An exact reprint of the data below is required, line for line.

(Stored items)
Content starts
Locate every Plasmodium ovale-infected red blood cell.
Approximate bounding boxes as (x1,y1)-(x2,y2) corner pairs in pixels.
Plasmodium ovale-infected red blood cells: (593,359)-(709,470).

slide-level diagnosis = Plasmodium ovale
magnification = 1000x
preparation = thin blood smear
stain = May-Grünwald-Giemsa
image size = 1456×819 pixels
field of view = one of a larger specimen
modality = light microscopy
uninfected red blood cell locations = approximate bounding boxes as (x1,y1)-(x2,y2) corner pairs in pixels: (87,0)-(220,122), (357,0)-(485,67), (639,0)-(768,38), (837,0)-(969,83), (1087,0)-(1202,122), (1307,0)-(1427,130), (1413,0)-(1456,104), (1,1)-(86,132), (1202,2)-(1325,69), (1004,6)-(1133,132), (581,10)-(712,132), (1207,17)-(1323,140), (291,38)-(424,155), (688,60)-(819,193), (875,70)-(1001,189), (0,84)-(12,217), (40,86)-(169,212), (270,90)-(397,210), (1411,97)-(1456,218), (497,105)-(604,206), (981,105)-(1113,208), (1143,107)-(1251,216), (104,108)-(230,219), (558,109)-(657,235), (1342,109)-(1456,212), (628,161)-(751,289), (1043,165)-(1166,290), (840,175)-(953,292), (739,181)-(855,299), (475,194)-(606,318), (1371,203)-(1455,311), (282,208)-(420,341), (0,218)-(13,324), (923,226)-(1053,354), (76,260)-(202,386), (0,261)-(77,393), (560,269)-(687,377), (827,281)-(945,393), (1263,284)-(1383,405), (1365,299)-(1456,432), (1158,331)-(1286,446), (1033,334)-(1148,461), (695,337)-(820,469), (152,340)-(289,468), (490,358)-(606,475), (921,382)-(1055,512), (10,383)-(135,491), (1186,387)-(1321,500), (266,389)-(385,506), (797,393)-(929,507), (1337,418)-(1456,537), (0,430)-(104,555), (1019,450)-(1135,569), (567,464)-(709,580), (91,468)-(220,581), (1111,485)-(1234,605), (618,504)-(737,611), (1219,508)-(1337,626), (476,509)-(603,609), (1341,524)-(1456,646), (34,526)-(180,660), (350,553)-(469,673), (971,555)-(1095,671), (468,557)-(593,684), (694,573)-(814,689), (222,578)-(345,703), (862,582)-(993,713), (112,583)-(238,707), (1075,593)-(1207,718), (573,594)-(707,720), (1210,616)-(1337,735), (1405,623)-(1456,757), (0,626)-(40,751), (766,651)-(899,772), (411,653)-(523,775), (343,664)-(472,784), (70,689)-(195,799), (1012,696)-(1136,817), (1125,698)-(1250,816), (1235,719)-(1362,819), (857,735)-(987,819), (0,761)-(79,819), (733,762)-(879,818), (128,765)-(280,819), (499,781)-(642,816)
Content ends
Result:
Locate every Plasmodium ovale-infected red blood cell.
Approximate bounding boxes as (x1,y1)-(x2,y2) corner pairs in pixels.
Plasmodium ovale-infected red blood cells: (593,359)-(709,470).

slide-level diagnosis = Plasmodium ovale
magnification = 1000x
preparation = thin blood smear
stain = May-Grünwald-Giemsa
image size = 1456×819 pixels
field of view = one of a larger specimen
modality = light microscopy
uninfected red blood cell locations = approximate bounding boxes as (x1,y1)-(x2,y2) corner pairs in pixels: (87,0)-(220,122), (357,0)-(485,67), (639,0)-(768,38), (837,0)-(969,83), (1087,0)-(1202,122), (1307,0)-(1427,130), (1413,0)-(1456,104), (1,1)-(86,132), (1202,2)-(1325,69), (1004,6)-(1133,132), (581,10)-(712,132), (1207,17)-(1323,140), (291,38)-(424,155), (688,60)-(819,193), (875,70)-(1001,189), (0,84)-(12,217), (40,86)-(169,212), (270,90)-(397,210), (1411,97)-(1456,218), (497,105)-(604,206), (981,105)-(1113,208), (1143,107)-(1251,216), (104,108)-(230,219), (558,109)-(657,235), (1342,109)-(1456,212), (628,161)-(751,289), (1043,165)-(1166,290), (840,175)-(953,292), (739,181)-(855,299), (475,194)-(606,318), (1371,203)-(1455,311), (282,208)-(420,341), (0,218)-(13,324), (923,226)-(1053,354), (76,260)-(202,386), (0,261)-(77,393), (560,269)-(687,377), (827,281)-(945,393), (1263,284)-(1383,405), (1365,299)-(1456,432), (1158,331)-(1286,446), (1033,334)-(1148,461), (695,337)-(820,469), (152,340)-(289,468), (490,358)-(606,475), (921,382)-(1055,512), (10,383)-(135,491), (1186,387)-(1321,500), (266,389)-(385,506), (797,393)-(929,507), (1337,418)-(1456,537), (0,430)-(104,555), (1019,450)-(1135,569), (567,464)-(709,580), (91,468)-(220,581), (1111,485)-(1234,605), (618,504)-(737,611), (1219,508)-(1337,626), (476,509)-(603,609), (1341,524)-(1456,646), (34,526)-(180,660), (350,553)-(469,673), (971,555)-(1095,671), (468,557)-(593,684), (694,573)-(814,689), (222,578)-(345,703), (862,582)-(993,713), (112,583)-(238,707), (1075,593)-(1207,718), (573,594)-(707,720), (1210,616)-(1337,735), (1405,623)-(1456,757), (0,626)-(40,751), (766,651)-(899,772), (411,653)-(523,775), (343,664)-(472,784), (70,689)-(195,799), (1012,696)-(1136,817), (1125,698)-(1250,816), (1235,719)-(1362,819), (857,735)-(987,819), (0,761)-(79,819), (733,762)-(879,818), (128,765)-(280,819), (499,781)-(642,816)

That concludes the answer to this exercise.